In a fit of ironic justice, the talk was scheduled in the smallest of the three conference rooms. Despite crowding tight enough to give any fire marshal (or audience member) heart palpitations, Uri's audience overflowed several yards out into the hallway.
The Great Gazoo asks a fantastic question:
How is what you do as a computational geometer different than what a topologist does? Or is it different?
I tend to think of myself a computational topologist these days. Computational topology sits in the intersection of—or in the wilderness between—several different fields, including classical (usually combinatorial, geometric, and/or algebraic, usually low-dimensional) topology; geometric group theory; graph theory; dynamical systems; algorithms and computational complexity theory; optimization; graphics, visualization, and geometric modeling; robotics; and (of course) discrete and computational geometry.

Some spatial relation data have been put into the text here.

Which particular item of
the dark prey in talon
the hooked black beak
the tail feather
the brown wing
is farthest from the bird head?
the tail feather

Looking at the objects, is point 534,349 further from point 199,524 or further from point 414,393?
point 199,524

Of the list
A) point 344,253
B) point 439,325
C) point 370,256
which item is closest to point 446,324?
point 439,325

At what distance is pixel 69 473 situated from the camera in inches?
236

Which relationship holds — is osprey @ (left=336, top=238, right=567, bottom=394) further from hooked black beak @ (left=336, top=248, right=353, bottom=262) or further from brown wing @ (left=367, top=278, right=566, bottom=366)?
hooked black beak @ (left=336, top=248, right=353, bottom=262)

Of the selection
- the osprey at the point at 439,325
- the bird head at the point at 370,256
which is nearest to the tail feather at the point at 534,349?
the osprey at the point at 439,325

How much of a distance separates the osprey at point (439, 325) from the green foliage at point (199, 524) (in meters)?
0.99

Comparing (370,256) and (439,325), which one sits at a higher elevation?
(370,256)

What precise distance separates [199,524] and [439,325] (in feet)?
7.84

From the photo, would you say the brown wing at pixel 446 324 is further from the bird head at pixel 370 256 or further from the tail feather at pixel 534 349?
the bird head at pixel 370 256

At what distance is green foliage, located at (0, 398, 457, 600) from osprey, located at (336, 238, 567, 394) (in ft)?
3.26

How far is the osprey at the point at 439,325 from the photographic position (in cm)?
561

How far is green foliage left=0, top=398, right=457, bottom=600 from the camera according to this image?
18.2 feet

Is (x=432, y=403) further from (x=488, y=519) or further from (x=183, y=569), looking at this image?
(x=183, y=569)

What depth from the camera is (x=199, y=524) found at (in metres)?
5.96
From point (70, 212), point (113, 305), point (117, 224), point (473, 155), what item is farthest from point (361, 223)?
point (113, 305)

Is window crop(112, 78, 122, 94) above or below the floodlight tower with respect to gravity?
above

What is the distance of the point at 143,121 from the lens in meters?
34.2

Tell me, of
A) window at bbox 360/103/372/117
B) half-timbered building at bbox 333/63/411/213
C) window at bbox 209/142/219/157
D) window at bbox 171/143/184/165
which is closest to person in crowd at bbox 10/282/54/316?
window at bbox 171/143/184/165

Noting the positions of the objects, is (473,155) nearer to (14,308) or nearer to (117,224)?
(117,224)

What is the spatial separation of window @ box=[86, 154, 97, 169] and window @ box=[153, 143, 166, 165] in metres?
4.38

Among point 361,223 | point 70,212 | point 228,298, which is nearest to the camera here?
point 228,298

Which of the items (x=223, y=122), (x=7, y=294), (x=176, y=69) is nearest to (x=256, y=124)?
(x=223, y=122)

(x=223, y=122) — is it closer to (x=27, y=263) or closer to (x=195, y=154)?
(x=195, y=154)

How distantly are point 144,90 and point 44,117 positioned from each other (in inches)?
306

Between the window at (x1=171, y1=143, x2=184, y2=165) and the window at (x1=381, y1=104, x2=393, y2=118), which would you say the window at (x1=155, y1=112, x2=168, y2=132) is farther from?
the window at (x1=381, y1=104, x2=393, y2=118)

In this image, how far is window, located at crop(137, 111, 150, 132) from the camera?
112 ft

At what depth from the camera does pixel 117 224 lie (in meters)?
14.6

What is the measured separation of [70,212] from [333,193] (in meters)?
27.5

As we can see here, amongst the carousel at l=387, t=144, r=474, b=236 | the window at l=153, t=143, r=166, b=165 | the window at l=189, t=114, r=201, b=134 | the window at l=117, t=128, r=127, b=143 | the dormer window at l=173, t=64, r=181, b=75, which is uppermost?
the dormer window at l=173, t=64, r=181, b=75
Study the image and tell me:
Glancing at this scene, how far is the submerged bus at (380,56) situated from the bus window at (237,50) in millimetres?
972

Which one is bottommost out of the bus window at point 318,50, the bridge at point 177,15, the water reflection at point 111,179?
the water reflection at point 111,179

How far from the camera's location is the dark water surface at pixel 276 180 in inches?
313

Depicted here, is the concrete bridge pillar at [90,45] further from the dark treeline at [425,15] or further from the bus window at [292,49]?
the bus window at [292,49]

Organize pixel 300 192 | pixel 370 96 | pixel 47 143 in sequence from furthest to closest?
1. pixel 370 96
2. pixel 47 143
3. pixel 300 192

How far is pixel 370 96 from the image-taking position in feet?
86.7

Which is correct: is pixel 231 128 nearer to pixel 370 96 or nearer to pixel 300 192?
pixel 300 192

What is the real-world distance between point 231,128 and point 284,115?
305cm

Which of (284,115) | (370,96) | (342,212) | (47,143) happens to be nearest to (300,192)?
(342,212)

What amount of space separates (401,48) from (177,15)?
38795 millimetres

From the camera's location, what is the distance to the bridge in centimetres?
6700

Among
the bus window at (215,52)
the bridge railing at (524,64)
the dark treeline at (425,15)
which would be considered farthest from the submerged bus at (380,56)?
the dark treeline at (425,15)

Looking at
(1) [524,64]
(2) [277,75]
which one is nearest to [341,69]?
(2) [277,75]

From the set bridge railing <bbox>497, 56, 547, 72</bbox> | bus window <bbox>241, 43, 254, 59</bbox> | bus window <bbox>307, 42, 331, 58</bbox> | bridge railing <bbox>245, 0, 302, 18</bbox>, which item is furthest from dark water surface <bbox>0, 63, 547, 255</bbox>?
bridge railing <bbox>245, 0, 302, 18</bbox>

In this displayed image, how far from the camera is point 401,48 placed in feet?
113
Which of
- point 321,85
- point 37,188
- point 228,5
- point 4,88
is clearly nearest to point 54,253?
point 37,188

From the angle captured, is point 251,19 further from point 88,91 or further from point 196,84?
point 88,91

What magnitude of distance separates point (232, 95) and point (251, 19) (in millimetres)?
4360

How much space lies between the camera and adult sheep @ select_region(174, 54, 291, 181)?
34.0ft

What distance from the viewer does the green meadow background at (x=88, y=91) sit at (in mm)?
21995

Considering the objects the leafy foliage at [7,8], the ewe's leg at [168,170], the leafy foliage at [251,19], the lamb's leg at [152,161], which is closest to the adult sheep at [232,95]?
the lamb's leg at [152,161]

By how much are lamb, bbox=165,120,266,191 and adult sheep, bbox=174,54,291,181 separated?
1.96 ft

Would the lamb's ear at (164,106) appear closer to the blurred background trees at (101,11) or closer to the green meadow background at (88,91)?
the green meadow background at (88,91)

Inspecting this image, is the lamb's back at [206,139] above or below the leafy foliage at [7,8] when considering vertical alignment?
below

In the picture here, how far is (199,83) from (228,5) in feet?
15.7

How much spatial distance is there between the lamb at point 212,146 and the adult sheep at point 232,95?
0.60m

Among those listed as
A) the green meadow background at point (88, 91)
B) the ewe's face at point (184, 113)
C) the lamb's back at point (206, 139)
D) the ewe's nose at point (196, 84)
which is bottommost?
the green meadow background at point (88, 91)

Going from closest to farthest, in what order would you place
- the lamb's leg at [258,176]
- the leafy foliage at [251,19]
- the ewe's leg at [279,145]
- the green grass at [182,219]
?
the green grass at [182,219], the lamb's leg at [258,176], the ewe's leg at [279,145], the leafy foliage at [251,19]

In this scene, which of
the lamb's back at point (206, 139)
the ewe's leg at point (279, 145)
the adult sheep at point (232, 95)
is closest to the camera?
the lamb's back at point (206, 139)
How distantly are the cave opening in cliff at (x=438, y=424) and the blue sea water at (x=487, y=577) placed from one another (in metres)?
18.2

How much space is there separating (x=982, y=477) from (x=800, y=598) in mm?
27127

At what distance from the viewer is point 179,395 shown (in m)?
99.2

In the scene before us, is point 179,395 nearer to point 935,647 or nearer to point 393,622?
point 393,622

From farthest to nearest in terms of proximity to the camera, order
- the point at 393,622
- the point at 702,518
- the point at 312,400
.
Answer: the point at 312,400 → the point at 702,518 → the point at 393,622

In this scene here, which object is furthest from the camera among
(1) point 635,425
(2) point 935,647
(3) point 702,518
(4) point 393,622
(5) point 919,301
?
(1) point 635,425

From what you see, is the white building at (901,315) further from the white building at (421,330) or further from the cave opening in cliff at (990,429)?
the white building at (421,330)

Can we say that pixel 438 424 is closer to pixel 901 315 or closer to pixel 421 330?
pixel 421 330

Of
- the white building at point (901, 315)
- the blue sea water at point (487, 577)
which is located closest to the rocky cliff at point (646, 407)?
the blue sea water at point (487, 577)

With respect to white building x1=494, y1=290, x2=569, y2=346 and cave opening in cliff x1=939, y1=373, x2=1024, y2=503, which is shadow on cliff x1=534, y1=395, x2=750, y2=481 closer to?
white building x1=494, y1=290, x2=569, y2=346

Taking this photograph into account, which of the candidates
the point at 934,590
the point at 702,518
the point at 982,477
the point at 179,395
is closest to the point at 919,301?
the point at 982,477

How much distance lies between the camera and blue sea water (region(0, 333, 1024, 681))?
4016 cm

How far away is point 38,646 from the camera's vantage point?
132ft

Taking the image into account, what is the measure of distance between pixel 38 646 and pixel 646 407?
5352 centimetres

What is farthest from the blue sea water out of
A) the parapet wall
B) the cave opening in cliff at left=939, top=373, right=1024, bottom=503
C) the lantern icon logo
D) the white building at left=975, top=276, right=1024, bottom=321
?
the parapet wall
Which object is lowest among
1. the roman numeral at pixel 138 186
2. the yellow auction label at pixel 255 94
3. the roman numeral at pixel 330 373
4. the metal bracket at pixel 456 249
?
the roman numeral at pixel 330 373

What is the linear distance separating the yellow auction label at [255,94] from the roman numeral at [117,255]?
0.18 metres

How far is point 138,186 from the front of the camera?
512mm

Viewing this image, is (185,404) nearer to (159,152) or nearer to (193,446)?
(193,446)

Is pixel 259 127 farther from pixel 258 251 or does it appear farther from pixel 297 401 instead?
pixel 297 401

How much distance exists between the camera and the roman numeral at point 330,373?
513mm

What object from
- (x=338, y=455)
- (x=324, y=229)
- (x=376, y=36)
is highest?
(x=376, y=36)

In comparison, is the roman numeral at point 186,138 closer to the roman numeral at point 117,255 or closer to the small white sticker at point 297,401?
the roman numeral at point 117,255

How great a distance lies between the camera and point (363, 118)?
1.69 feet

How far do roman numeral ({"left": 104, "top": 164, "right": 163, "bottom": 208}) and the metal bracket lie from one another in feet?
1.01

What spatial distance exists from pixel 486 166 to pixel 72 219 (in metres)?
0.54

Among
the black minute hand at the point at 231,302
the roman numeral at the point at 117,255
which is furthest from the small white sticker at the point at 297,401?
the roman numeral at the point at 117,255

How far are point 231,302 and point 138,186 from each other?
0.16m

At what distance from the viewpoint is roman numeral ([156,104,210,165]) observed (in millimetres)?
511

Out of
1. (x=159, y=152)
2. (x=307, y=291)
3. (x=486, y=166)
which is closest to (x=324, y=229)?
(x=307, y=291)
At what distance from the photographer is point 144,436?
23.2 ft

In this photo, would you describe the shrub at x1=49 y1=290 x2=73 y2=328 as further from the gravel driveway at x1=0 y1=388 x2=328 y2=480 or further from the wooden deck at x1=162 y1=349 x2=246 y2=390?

As I hope the abundance of links in the previous paragraph suggests, computational topology is a big and thriving field with a long history. In my opinion, the field certainly dates back at least to Dehn's 1911 algorithm for testing whether a cycle on a surface is contractible, or perhaps even to Dehn and Heegaard's 1907 algorithmic proof of the surface classification theorem. (It's rather remarkable that Dehn and Heegaard's definition of "surface"—a space constructed by gluing triangles together along common edges—so closely matches current practice in geometric modeling!) It's true that Dehn and Heegaard didn't analyze their algorithms, but the algorithmic character of these early results is inarguable. (Analysis of topological algorithms dates back at least to 1961, when Haken proved that knot triviality can be decided in at most quadruply-exponential time.)
My tiny little corner of this field is closest to computational geometry. The types of questions I work on are influenced by my amateur interest in doing "real" computational things with surfaces, like cut them into simpler pieces, paint them with bricks, or morph one into the other, and topology is a natural tool for those sorts of questions. But I'm not as interested in expanding the frontiers of topology itself, nor am I really qualified to do so. I wouldn't dare call myself a topologist without putting the word "computational" in front. Sure, I can spell "cohomology", and on a good day I can even use it correctly, but I don't really know what it means. On the other hand, I imagine most card-carrying topologists who do computational stuff would be hesitant to call themselves algorithmists, or algorithmeticians, or algorists, or dancers-with-former-vice-presidents, or whatever the word is, without using the qualifier "topological". We might be looking at the same problems, drawing the same graphs on the same donuts, and even ultimately using the same mathematics, but our interests and expertise and intuition are probably different.